Два эпиграфических памятника смутного времени 302

А. Г. АВДЕЕВ303

Two Epigraphic Monuments of the Time of Troubles

Annotation. The inscriptions of Moscow Russia are rarely used as a source containing important historical information. In the paper discusses two epigraphic monuments of the 17thcentury related to the events of the Time of Troubles – gravestones with the epitaphs to Alexey Vasil’ev son Nazimov (Pskovo-Pechersky monastery) and Melentey Filipievich Kapustin (Spaso-Vorotynsky monastery), who died in the battles of 1606–1607. The first epitaph allows you us to set the establish the date of the second battle at Kromy and attribute it to August 31, 1606. The second epitaph is so far the only evidence of the participation of service people of Vorotynsk in the battle of the Voronya River on June 12, 1607.

Key words: Time of Troubles, inscriptions, epitaphs, new sources.


В сферу научных интересов Н. С. Борисова входят духовная культура и политическая история Древней Руси «накануне конца света». С конца XV в. среди массовых предметов личного благочестия на Руси распространяются монументальные эпиграфические памятники нового типа – белокаменные намогильные плиты с эпитафиями.
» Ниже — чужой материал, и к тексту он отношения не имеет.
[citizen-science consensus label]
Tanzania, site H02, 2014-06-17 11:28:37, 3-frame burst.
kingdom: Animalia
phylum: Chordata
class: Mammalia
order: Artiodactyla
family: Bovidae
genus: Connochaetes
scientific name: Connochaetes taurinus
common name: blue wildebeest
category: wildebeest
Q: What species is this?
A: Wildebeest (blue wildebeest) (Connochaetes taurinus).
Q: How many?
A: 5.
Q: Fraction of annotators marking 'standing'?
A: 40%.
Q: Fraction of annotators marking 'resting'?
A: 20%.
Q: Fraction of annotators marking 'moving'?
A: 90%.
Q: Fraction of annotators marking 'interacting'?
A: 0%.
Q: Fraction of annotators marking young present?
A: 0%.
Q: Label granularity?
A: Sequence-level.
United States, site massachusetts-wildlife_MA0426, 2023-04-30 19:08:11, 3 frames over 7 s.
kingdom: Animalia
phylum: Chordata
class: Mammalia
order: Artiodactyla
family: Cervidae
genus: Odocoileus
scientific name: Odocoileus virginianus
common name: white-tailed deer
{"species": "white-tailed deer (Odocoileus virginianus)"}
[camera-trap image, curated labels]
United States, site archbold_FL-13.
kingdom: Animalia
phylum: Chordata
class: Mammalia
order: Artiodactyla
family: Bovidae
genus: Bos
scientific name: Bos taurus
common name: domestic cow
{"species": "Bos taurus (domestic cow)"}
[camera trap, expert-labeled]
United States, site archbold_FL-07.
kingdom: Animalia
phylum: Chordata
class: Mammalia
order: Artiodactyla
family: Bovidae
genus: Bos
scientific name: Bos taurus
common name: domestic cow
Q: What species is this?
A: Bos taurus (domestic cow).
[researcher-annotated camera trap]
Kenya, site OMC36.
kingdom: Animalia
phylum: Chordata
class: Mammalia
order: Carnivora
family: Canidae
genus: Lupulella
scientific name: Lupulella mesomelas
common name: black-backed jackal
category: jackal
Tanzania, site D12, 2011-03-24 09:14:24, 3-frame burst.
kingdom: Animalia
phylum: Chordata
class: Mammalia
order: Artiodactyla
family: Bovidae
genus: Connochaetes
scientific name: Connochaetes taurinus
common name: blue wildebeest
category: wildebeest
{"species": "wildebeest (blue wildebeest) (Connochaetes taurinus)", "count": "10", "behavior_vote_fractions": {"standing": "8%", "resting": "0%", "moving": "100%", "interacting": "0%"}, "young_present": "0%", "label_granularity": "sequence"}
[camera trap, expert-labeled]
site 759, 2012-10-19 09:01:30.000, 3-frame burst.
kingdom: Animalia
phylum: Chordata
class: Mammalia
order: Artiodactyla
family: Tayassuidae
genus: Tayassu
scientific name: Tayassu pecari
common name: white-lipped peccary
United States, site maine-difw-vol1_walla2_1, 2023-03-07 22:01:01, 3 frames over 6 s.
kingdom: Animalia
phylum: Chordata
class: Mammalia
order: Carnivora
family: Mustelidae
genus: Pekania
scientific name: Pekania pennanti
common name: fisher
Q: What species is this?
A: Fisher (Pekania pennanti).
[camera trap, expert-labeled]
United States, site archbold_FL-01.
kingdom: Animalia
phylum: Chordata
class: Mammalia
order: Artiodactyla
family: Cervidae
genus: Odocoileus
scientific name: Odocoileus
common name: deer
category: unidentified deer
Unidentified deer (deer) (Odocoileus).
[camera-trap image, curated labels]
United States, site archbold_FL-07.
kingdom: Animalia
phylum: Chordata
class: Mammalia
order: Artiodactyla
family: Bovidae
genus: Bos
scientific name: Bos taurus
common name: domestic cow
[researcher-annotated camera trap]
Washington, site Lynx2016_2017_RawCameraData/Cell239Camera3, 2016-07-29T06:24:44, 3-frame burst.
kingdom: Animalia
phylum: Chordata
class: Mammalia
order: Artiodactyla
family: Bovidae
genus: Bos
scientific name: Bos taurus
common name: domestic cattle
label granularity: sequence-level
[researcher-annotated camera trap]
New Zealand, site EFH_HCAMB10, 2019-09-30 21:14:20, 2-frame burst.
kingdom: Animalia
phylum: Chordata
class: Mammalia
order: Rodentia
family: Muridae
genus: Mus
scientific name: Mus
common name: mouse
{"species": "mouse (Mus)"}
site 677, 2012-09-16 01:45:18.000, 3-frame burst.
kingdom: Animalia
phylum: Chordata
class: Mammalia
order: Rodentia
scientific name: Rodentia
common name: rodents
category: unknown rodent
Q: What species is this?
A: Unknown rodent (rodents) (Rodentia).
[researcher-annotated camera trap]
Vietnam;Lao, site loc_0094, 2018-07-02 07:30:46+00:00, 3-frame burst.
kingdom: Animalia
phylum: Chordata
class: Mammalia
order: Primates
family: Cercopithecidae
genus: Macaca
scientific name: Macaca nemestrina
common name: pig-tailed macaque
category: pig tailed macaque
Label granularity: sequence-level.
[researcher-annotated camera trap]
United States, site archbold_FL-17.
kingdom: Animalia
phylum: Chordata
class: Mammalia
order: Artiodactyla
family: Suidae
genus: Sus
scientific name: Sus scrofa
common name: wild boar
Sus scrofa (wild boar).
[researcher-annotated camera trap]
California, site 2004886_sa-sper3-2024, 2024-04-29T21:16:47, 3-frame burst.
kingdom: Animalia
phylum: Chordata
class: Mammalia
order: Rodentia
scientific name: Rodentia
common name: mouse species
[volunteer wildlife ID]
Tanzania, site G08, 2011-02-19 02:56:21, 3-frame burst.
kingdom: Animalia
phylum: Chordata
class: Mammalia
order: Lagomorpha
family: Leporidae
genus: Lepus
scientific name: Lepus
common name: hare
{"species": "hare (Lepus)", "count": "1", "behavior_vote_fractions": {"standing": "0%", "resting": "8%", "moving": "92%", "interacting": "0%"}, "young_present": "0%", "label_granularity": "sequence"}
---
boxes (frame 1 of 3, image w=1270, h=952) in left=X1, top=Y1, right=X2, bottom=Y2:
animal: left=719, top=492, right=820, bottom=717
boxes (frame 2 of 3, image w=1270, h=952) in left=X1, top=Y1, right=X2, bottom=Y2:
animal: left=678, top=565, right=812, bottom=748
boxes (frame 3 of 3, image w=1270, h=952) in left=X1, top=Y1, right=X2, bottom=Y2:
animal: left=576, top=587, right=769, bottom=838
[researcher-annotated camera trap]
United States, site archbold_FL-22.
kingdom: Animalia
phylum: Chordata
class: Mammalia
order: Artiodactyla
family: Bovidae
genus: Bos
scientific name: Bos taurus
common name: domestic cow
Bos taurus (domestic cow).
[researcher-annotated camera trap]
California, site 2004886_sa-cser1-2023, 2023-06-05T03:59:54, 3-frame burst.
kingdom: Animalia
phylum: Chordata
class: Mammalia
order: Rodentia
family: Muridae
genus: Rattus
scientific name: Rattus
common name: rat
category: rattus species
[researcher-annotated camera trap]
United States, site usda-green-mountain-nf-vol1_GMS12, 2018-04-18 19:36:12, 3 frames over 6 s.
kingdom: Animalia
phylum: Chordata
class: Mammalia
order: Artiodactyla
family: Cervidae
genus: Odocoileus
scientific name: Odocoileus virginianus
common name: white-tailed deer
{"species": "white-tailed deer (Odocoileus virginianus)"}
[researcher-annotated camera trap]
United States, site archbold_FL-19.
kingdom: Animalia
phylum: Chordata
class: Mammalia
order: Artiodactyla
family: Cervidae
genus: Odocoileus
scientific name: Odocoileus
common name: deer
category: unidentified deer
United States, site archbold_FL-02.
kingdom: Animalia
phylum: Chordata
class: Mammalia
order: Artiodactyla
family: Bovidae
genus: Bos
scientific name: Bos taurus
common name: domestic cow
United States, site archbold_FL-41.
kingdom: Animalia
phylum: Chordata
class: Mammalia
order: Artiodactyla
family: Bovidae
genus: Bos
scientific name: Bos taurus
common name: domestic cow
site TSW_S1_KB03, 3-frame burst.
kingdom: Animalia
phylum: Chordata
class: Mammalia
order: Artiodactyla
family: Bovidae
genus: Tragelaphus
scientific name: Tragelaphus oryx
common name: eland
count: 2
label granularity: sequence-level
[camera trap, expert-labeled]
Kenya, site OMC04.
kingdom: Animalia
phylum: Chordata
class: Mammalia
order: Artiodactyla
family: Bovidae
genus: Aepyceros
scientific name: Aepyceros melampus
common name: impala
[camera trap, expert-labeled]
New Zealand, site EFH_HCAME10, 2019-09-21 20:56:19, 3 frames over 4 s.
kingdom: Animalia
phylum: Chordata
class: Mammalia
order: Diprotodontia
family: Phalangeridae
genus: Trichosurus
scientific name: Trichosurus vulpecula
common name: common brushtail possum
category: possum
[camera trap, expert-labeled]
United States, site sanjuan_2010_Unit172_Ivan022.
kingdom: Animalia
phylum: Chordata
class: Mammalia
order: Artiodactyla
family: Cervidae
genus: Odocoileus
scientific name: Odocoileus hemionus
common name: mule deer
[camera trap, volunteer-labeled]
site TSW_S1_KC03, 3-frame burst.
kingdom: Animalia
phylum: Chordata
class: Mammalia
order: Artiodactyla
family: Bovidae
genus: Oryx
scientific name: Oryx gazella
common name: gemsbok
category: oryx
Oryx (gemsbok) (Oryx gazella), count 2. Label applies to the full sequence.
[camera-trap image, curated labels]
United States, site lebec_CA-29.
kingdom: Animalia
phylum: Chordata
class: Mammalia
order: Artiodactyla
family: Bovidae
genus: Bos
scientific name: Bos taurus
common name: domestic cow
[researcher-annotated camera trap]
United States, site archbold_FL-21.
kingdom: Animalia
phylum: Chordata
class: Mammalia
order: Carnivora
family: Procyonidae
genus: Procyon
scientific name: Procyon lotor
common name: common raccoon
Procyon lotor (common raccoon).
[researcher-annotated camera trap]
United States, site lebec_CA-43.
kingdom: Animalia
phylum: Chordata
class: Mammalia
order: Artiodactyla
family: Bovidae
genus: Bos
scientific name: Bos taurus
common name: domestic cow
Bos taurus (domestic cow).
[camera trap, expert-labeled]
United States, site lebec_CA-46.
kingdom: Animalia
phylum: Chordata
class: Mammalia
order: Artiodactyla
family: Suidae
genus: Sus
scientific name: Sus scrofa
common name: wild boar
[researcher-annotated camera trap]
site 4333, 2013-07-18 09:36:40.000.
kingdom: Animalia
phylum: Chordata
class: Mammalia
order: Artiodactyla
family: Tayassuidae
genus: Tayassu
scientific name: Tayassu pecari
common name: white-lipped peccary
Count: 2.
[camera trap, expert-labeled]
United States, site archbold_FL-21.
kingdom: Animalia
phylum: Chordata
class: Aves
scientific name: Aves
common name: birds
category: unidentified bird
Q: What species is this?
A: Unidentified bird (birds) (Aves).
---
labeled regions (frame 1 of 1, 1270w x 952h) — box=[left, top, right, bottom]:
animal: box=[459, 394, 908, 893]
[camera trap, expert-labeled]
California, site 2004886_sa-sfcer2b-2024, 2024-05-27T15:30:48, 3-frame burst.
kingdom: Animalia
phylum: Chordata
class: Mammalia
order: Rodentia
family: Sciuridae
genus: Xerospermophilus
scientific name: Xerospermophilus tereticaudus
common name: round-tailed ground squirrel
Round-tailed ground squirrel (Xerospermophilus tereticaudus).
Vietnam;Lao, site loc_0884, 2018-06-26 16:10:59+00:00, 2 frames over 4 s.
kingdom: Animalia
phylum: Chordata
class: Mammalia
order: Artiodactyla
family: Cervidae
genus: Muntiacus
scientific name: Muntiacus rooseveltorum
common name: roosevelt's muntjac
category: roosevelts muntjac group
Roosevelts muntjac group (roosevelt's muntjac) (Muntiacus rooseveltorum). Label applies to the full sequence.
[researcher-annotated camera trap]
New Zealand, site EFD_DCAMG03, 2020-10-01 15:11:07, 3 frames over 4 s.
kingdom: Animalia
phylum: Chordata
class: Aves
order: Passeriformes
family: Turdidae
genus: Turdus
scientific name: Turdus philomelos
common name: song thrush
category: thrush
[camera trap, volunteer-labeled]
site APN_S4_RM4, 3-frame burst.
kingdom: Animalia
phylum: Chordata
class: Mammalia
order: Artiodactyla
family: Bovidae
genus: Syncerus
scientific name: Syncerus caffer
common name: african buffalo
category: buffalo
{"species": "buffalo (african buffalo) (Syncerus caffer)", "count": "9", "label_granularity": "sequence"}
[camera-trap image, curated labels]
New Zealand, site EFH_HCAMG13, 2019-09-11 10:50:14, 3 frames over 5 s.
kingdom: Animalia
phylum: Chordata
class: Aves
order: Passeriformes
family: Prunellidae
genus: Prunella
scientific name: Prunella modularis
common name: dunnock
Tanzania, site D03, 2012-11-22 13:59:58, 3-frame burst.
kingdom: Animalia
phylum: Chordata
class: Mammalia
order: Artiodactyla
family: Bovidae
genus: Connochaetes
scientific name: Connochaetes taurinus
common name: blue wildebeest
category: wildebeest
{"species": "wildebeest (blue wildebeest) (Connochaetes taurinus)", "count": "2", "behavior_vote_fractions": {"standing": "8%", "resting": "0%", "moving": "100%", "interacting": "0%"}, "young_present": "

Несмотря на постоянно растущее число публикаций, эти источники нередко рассматриваются как свидетельства «второго», а то и «третьего» плана и всё ещё находятся на периферии научных исследований, что неудивительно при обилии традиционных источников. Как исключение можно назвать попытку А. А. Зимина вывести отсутствующую в традиционных источниках дату битвы на Вырке из эпитафии князю Юрию Юрьевичу Мещерскому, который

23 февраля 1607 г. 304 Р. Г. Скрынников полагал, что «точная дата сражения на Пчельне (3 мая 1607 г. – А. А.) обозначена на надгробии Б. П. Татева»305, хотя эта дата по григорианскому календарю (13 мая 1607 г.) дана в «Московской хронике» Конрада Буссова306. В данной статье будет продолжена эта традиция сопоставления уникальных эпиграфических данных со сведениями из письменных источников. Это поможет выявить некоторые важные детали событий Смутного времени.